■ **GOAL OF THE EXERCISE**
Retype all the records below exactly as they are, with no image carried over.

■ **Plain-text document sources**
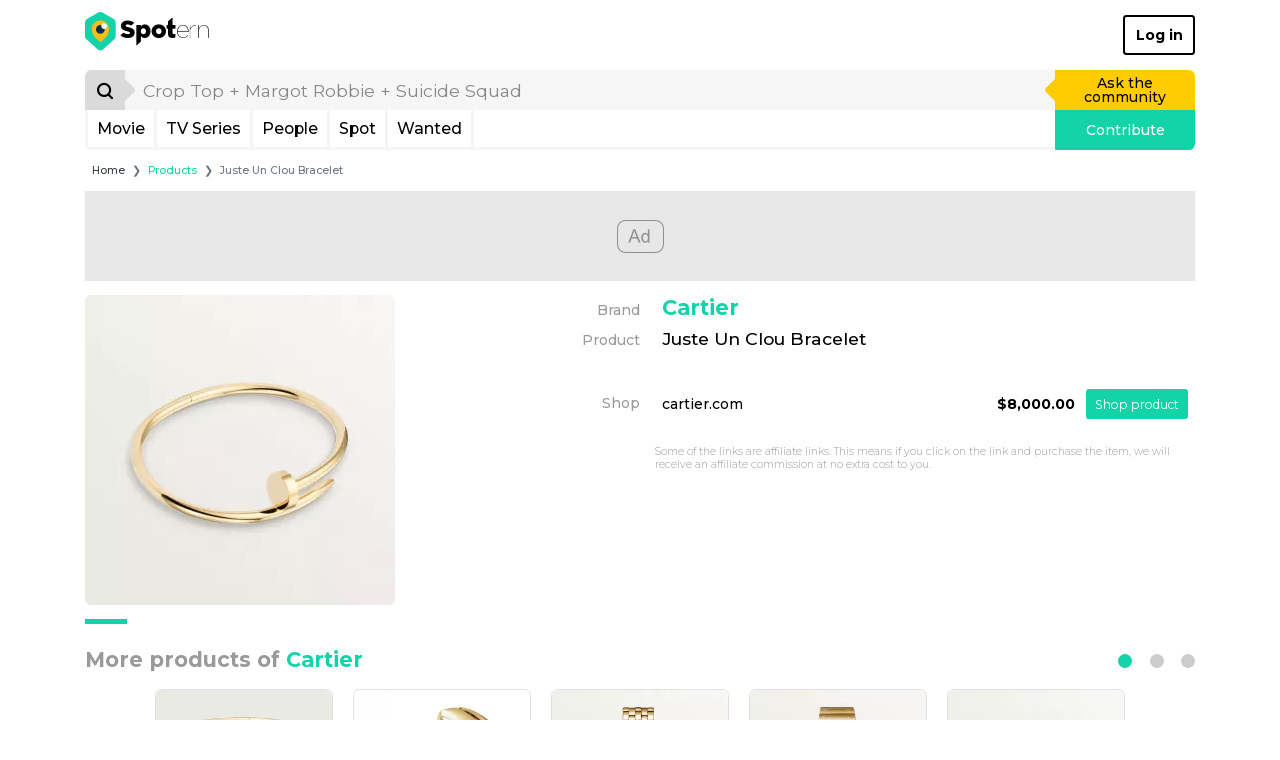

--- FILE ---
content_type: text/html; charset=utf-8
request_url: https://www.google.com/recaptcha/api2/aframe
body_size: 267
content:
<!DOCTYPE HTML><html><head><meta http-equiv="content-type" content="text/html; charset=UTF-8"></head><body><script nonce="HaZ2BON2bCnnHIFizhEduA">/** Anti-fraud and anti-abuse applications only. See google.com/recaptcha */ try{var clients={'sodar':'https://pagead2.googlesyndication.com/pagead/sodar?'};window.addEventListener("message",function(a){try{if(a.source===window.parent){var b=JSON.parse(a.data);var c=clients[b['id']];if(c){var d=document.createElement('img');d.src=c+b['params']+'&rc='+(localStorage.getItem("rc::a")?sessionStorage.getItem("rc::b"):"");window.document.body.appendChild(d);sessionStorage.setItem("rc::e",parseInt(sessionStorage.getItem("rc::e")||0)+1);localStorage.setItem("rc::h",'1769049944237');}}}catch(b){}});window.parent.postMessage("_grecaptcha_ready", "*");}catch(b){}</script></body></html>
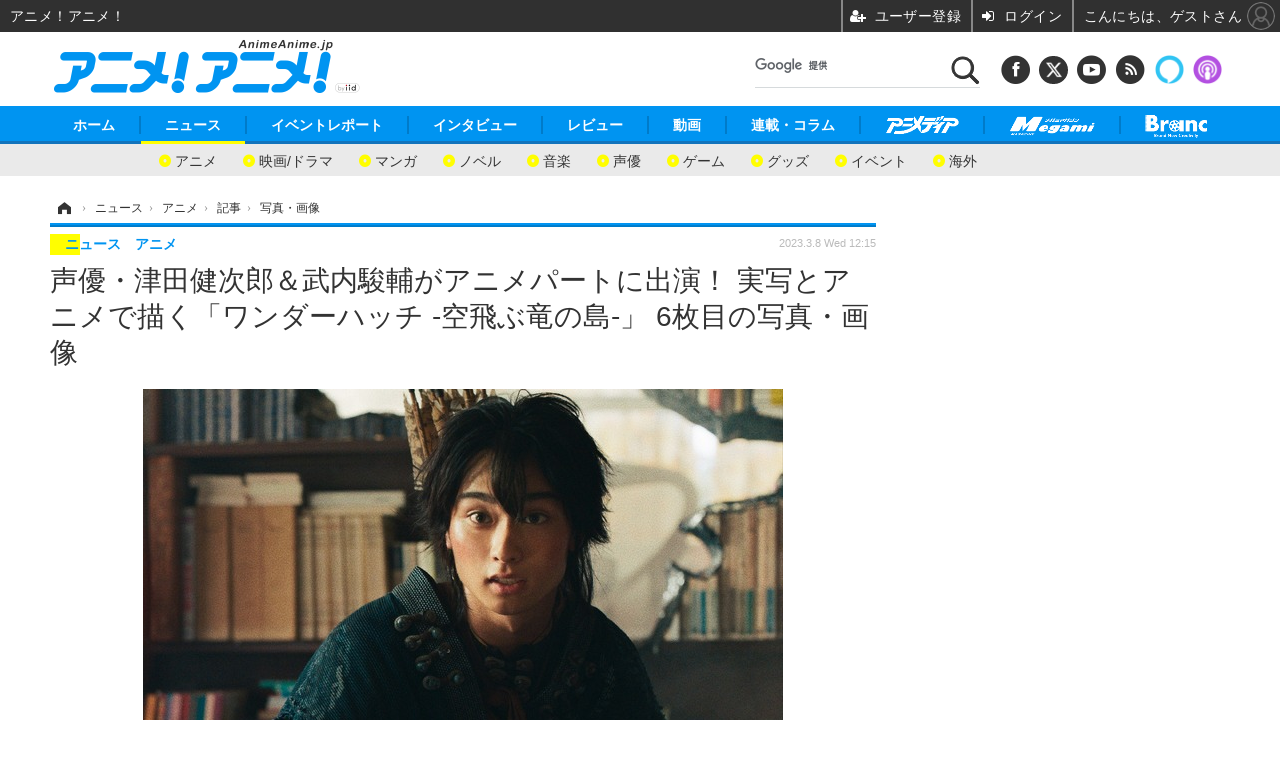

--- FILE ---
content_type: text/html; charset=utf-8
request_url: https://www.google.com/recaptcha/api2/aframe
body_size: 114
content:
<!DOCTYPE HTML><html><head><meta http-equiv="content-type" content="text/html; charset=UTF-8"></head><body><script nonce="w6KdjO-uA3XH0nYqbAlrrw">/** Anti-fraud and anti-abuse applications only. See google.com/recaptcha */ try{var clients={'sodar':'https://pagead2.googlesyndication.com/pagead/sodar?'};window.addEventListener("message",function(a){try{if(a.source===window.parent){var b=JSON.parse(a.data);var c=clients[b['id']];if(c){var d=document.createElement('img');d.src=c+b['params']+'&rc='+(localStorage.getItem("rc::a")?sessionStorage.getItem("rc::b"):"");window.document.body.appendChild(d);sessionStorage.setItem("rc::e",parseInt(sessionStorage.getItem("rc::e")||0)+1);localStorage.setItem("rc::h",'1769167890808');}}}catch(b){}});window.parent.postMessage("_grecaptcha_ready", "*");}catch(b){}</script></body></html>

--- FILE ---
content_type: text/javascript;charset=utf-8
request_url: https://id.cxense.com/public/user/id?json=%7B%22identities%22%3A%5B%7B%22type%22%3A%22ckp%22%2C%22id%22%3A%22mkqsvp1lw9ql0cqz%22%7D%2C%7B%22type%22%3A%22lst%22%2C%22id%22%3A%223696o2ejup3kc122qdcuwb7bh7%22%7D%2C%7B%22type%22%3A%22cst%22%2C%22id%22%3A%223696o2ejup3kc122qdcuwb7bh7%22%7D%5D%7D&callback=cXJsonpCB6
body_size: 187
content:
/**/
cXJsonpCB6({"httpStatus":200,"response":{"userId":"cx:3abzg1bng7wasep431lygmub8:3jui9hbwboqhs","newUser":true}})

--- FILE ---
content_type: text/javascript;charset=utf-8
request_url: https://p1cluster.cxense.com/p1.js
body_size: 99
content:
cX.library.onP1('3696o2ejup3kc122qdcuwb7bh7');


--- FILE ---
content_type: application/javascript; charset=utf-8
request_url: https://fundingchoicesmessages.google.com/f/AGSKWxVtjwCVsIjc59Ub0sOzGHhB0f_VwvPjZB49tdsY6zaFZjQsm6AqCNxVFJ92q-eIkH1mx2CdFmfLuuvXfspnsbntxbXAvHfi4tlJ_c0hyePC7UyPmUWJHlPmY6IBV2crYNP6tNuHMNqOwCrqKh9dNwtthwS9mrIRb1QN_BBpuhEFNMAQaLn2Y_p-CXjQ/_/ads-reviews-/admez.-Web-Ad._468_60._728x90ad_
body_size: -1289
content:
window['857642cf-6fb8-4bc0-8364-ba6fb0d42628'] = true;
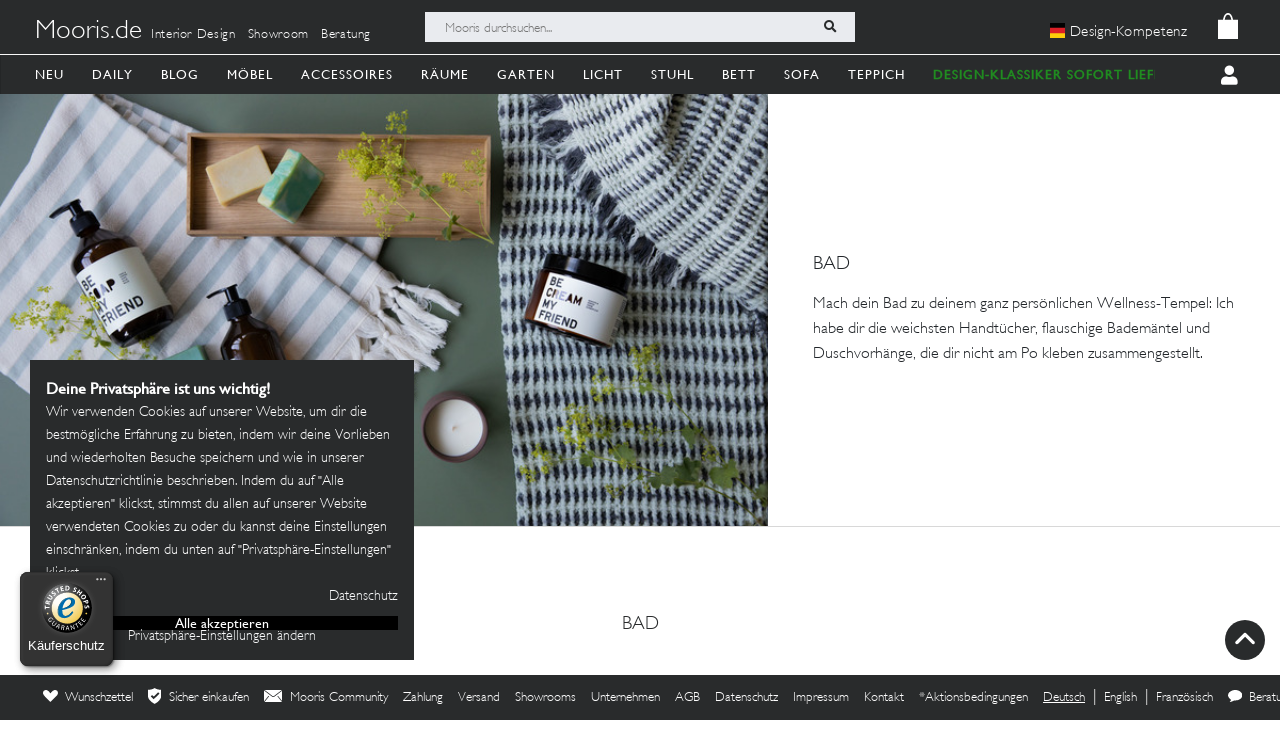

--- FILE ---
content_type: text/javascript
request_url: https://widgets.trustedshops.com/js/X870C7F122D6B7060C480B8F3AB6BF129.js
body_size: 1345
content:
((e,t)=>{const r={shopInfo:{tsId:"X870C7F122D6B7060C480B8F3AB6BF129",name:"mooris.de",url:"mooris.de",language:"de",targetMarket:"DEU",ratingVariant:"WIDGET",eTrustedIds:{accountId:"acc-af396a07-1214-4597-991f-7d26626bbf3d",channelId:"chl-6329593b-31fd-42b4-b144-2de8f84bd3e7"},buyerProtection:{certificateType:"CLASSIC",certificateState:"PRODUCTION",mainProtectionCurrency:"EUR",classicProtectionAmount:100,maxProtectionDuration:30,plusProtectionAmount:2e4,basicProtectionAmount:100,firstCertified:"2025-08-12 14:33:58"},reviewSystem:{rating:{averageRating:0,averageRatingCount:0,overallRatingCount:5,distribution:{oneStar:0,twoStars:0,threeStars:0,fourStars:0,fiveStars:0}},reviews:[{buyerFirstName:"Eva",buyerlastName:"W.",average:5,buyerStatement:"Top Produkt, schöne Auswahl, sehr guter Preis",rawChangeDate:"2024-10-23T08:20:30.000Z",changeDate:"23.10.2024"},{buyerFirstName:"Christina",buyerlastName:"L.",average:5,buyerStatement:"Sehr persönliche Beratung per E-mail, gerne wieder",rawChangeDate:"2024-10-23T08:16:13.000Z",changeDate:"23.10.2024"},{buyerFirstName:"Mona",buyerlastName:"B.",average:5,rawChangeDate:"2024-10-23T08:13:01.000Z",changeDate:"23.10.2024"}]},features:["SHOP_CONSUMER_MEMBERSHIP","GUARANTEE_RECOG_CLASSIC_INTEGRATION","MARS_REVIEWS","MARS_EVENTS","DISABLE_REVIEWREQUEST_SENDING","MARS_QUESTIONNAIRE","MARS_PUBLIC_QUESTIONNAIRE"],consentManagementType:"OFF",urls:{profileUrl:"https://www.trustedshops.de/bewertung/info_X870C7F122D6B7060C480B8F3AB6BF129.html",profileUrlLegalSection:"https://www.trustedshops.de/bewertung/info_X870C7F122D6B7060C480B8F3AB6BF129.html#legal-info",reviewLegalUrl:"https://help.etrusted.com/hc/de/articles/23970864566162"},contractStartDate:"2024-08-13 00:00:00",shopkeeper:{name:"Future Furniture Deutschland GmbH",street:"Maximiliansplatz 17",country:"DE",city:"München",zip:"80333"},displayVariant:"trustmark-only",variant:"full",twoLetterCountryCode:"DE"},"process.env":{STAGE:"prod"},externalConfig:{trustbadgeScriptUrl:"https://widgets.trustedshops.com/assets/trustbadge.js",cdnDomain:"widgets.trustedshops.com"},elementIdSuffix:"-98e3dadd90eb493088abdc5597a70810",buildTimestamp:"2026-01-18T05:52:57.763Z",buildStage:"prod"},a=r=>{const{trustbadgeScriptUrl:a}=r.externalConfig;let n=t.querySelector(`script[src="${a}"]`);n&&t.body.removeChild(n),n=t.createElement("script"),n.src=a,n.charset="utf-8",n.setAttribute("data-type","trustbadge-business-logic"),n.onerror=()=>{throw new Error(`The Trustbadge script could not be loaded from ${a}. Have you maybe selected an invalid TSID?`)},n.onload=()=>{e.trustbadge?.load(r)},t.body.appendChild(n)};"complete"===t.readyState?a(r):e.addEventListener("load",(()=>{a(r)}))})(window,document);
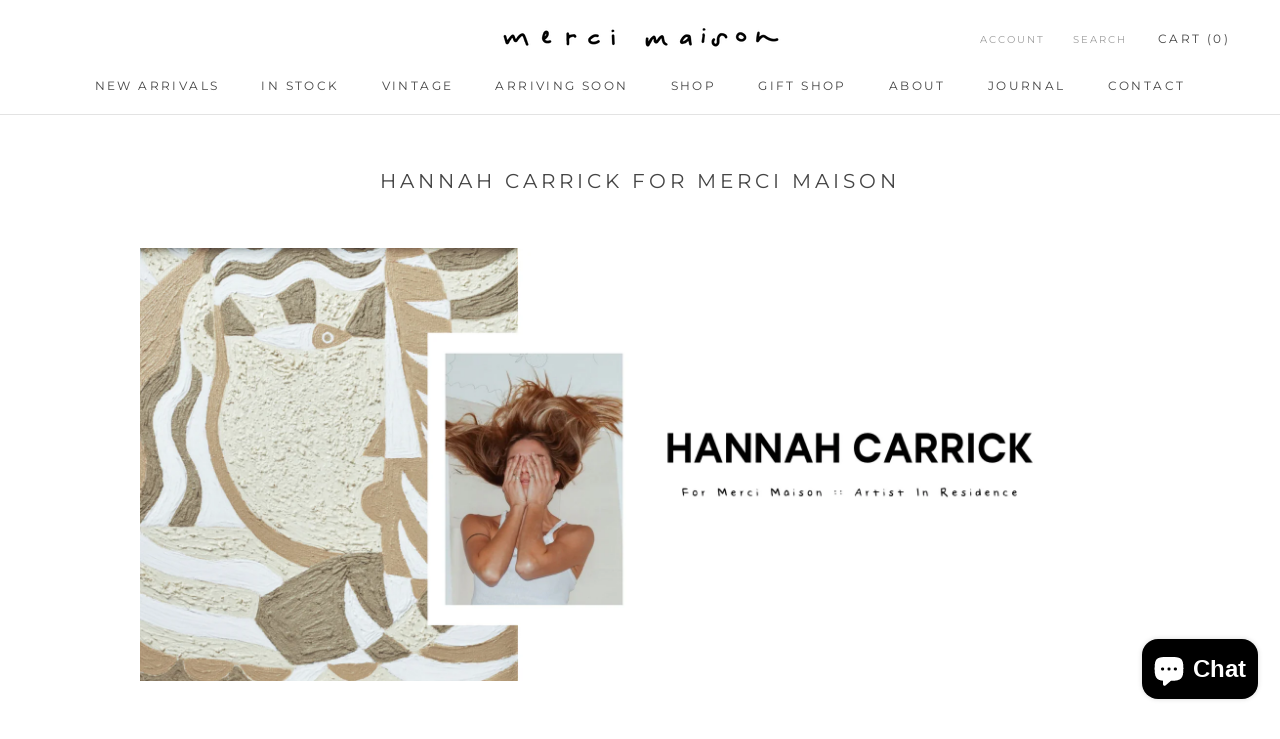

--- FILE ---
content_type: text/javascript
request_url: https://www.mercimaison.com/cdn/shop/t/36/assets/custom.js?v=183944157590872491501753626234
body_size: -679
content:
//# sourceMappingURL=/cdn/shop/t/36/assets/custom.js.map?v=183944157590872491501753626234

■ **COMPLETED EXERCISE**
--- FILE ---
content_type: text/html; charset=utf-8
request_url: https://www.google.com/recaptcha/api2/aframe
body_size: 267
content:
<!DOCTYPE HTML><html><head><meta http-equiv="content-type" content="text/html; charset=UTF-8"></head><body><script nonce="HaZ2BON2bCnnHIFizhEduA">/** Anti-fraud and anti-abuse applications only. See google.com/recaptcha */ try{var clients={'sodar':'https://pagead2.googlesyndication.com/pagead/sodar?'};window.addEventListener("message",function(a){try{if(a.source===window.parent){var b=JSON.parse(a.data);var c=clients[b['id']];if(c){var d=document.createElement('img');d.src=c+b['params']+'&rc='+(localStorage.getItem("rc::a")?sessionStorage.getItem("rc::b"):"");window.document.body.appendChild(d);sessionStorage.setItem("rc::e",parseInt(sessionStorage.getItem("rc::e")||0)+1);localStorage.setItem("rc::h",'1769049944237');}}}catch(b){}});window.parent.postMessage("_grecaptcha_ready", "*");}catch(b){}</script></body></html>

--- FILE ---
content_type: text/html; charset=utf-8
request_url: https://www.google.com/recaptcha/api2/aframe
body_size: 114
content:
<!DOCTYPE HTML><html><head><meta http-equiv="content-type" content="text/html; charset=UTF-8"></head><body><script nonce="w6KdjO-uA3XH0nYqbAlrrw">/** Anti-fraud and anti-abuse applications only. See google.com/recaptcha */ try{var clients={'sodar':'https://pagead2.googlesyndication.com/pagead/sodar?'};window.addEventListener("message",function(a){try{if(a.source===window.parent){var b=JSON.parse(a.data);var c=clients[b['id']];if(c){var d=document.createElement('img');d.src=c+b['params']+'&rc='+(localStorage.getItem("rc::a")?sessionStorage.getItem("rc::b"):"");window.document.body.appendChild(d);sessionStorage.setItem("rc::e",parseInt(sessionStorage.getItem("rc::e")||0)+1);localStorage.setItem("rc::h",'1769167890808');}}}catch(b){}});window.parent.postMessage("_grecaptcha_ready", "*");}catch(b){}</script></body></html>

--- FILE ---
content_type: text/javascript;charset=utf-8
request_url: https://id.cxense.com/public/user/id?json=%7B%22identities%22%3A%5B%7B%22type%22%3A%22ckp%22%2C%22id%22%3A%22mkqsvp1lw9ql0cqz%22%7D%2C%7B%22type%22%3A%22lst%22%2C%22id%22%3A%223696o2ejup3kc122qdcuwb7bh7%22%7D%2C%7B%22type%22%3A%22cst%22%2C%22id%22%3A%223696o2ejup3kc122qdcuwb7bh7%22%7D%5D%7D&callback=cXJsonpCB6
body_size: 187
content:
/**/
cXJsonpCB6({"httpStatus":200,"response":{"userId":"cx:3abzg1bng7wasep431lygmub8:3jui9hbwboqhs","newUser":true}})

--- FILE ---
content_type: text/javascript;charset=utf-8
request_url: https://p1cluster.cxense.com/p1.js
body_size: 99
content:
cX.library.onP1('3696o2ejup3kc122qdcuwb7bh7');


--- FILE ---
content_type: application/javascript; charset=utf-8
request_url: https://fundingchoicesmessages.google.com/f/AGSKWxVtjwCVsIjc59Ub0sOzGHhB0f_VwvPjZB49tdsY6zaFZjQsm6AqCNxVFJ92q-eIkH1mx2CdFmfLuuvXfspnsbntxbXAvHfi4tlJ_c0hyePC7UyPmUWJHlPmY6IBV2crYNP6tNuHMNqOwCrqKh9dNwtthwS9mrIRb1QN_BBpuhEFNMAQaLn2Y_p-CXjQ/_/ads-reviews-/admez.-Web-Ad._468_60._728x90ad_
body_size: -1289
content:
window['857642cf-6fb8-4bc0-8364-ba6fb0d42628'] = true;

--- FILE ---
content_type: text/javascript
request_url: https://widgets.trustedshops.com/js/X870C7F122D6B7060C480B8F3AB6BF129.js
body_size: 1345
content:
((e,t)=>{const r={shopInfo:{tsId:"X870C7F122D6B7060C480B8F3AB6BF129",name:"mooris.de",url:"mooris.de",language:"de",targetMarket:"DEU",ratingVariant:"WIDGET",eTrustedIds:{accountId:"acc-af396a07-1214-4597-991f-7d26626bbf3d",channelId:"chl-6329593b-31fd-42b4-b144-2de8f84bd3e7"},buyerProtection:{certificateType:"CLASSIC",certificateState:"PRODUCTION",mainProtectionCurrency:"EUR",classicProtectionAmount:100,maxProtectionDuration:30,plusProtectionAmount:2e4,basicProtectionAmount:100,firstCertified:"2025-08-12 14:33:58"},reviewSystem:{rating:{averageRating:0,averageRatingCount:0,overallRatingCount:5,distribution:{oneStar:0,twoStars:0,threeStars:0,fourStars:0,fiveStars:0}},reviews:[{buyerFirstName:"Eva",buyerlastName:"W.",average:5,buyerStatement:"Top Produkt, schöne Auswahl, sehr guter Preis",rawChangeDate:"2024-10-23T08:20:30.000Z",changeDate:"23.10.2024"},{buyerFirstName:"Christina",buyerlastName:"L.",average:5,buyerStatement:"Sehr persönliche Beratung per E-mail, gerne wieder",rawChangeDate:"2024-10-23T08:16:13.000Z",changeDate:"23.10.2024"},{buyerFirstName:"Mona",buyerlastName:"B.",average:5,rawChangeDate:"2024-10-23T08:13:01.000Z",changeDate:"23.10.2024"}]},features:["SHOP_CONSUMER_MEMBERSHIP","GUARANTEE_RECOG_CLASSIC_INTEGRATION","MARS_REVIEWS","MARS_EVENTS","DISABLE_REVIEWREQUEST_SENDING","MARS_QUESTIONNAIRE","MARS_PUBLIC_QUESTIONNAIRE"],consentManagementType:"OFF",urls:{profileUrl:"https://www.trustedshops.de/bewertung/info_X870C7F122D6B7060C480B8F3AB6BF129.html",profileUrlLegalSection:"https://www.trustedshops.de/bewertung/info_X870C7F122D6B7060C480B8F3AB6BF129.html#legal-info",reviewLegalUrl:"https://help.etrusted.com/hc/de/articles/23970864566162"},contractStartDate:"2024-08-13 00:00:00",shopkeeper:{name:"Future Furniture Deutschland GmbH",street:"Maximiliansplatz 17",country:"DE",city:"München",zip:"80333"},displayVariant:"trustmark-only",variant:"full",twoLetterCountryCode:"DE"},"process.env":{STAGE:"prod"},externalConfig:{trustbadgeScriptUrl:"https://widgets.trustedshops.com/assets/trustbadge.js",cdnDomain:"widgets.trustedshops.com"},elementIdSuffix:"-98e3dadd90eb493088abdc5597a70810",buildTimestamp:"2026-01-18T05:52:57.763Z",buildStage:"prod"},a=r=>{const{trustbadgeScriptUrl:a}=r.externalConfig;let n=t.querySelector(`script[src="${a}"]`);n&&t.body.removeChild(n),n=t.createElement("script"),n.src=a,n.charset="utf-8",n.setAttribute("data-type","trustbadge-business-logic"),n.onerror=()=>{throw new Error(`The Trustbadge script could not be loaded from ${a}. Have you maybe selected an invalid TSID?`)},n.onload=()=>{e.trustbadge?.load(r)},t.body.appendChild(n)};"complete"===t.readyState?a(r):e.addEventListener("load",(()=>{a(r)}))})(window,document);

--- FILE ---
content_type: text/javascript
request_url: https://www.mercimaison.com/cdn/shop/t/36/assets/custom.js?v=183944157590872491501753626234
body_size: -679
content:
//# sourceMappingURL=/cdn/shop/t/36/assets/custom.js.map?v=183944157590872491501753626234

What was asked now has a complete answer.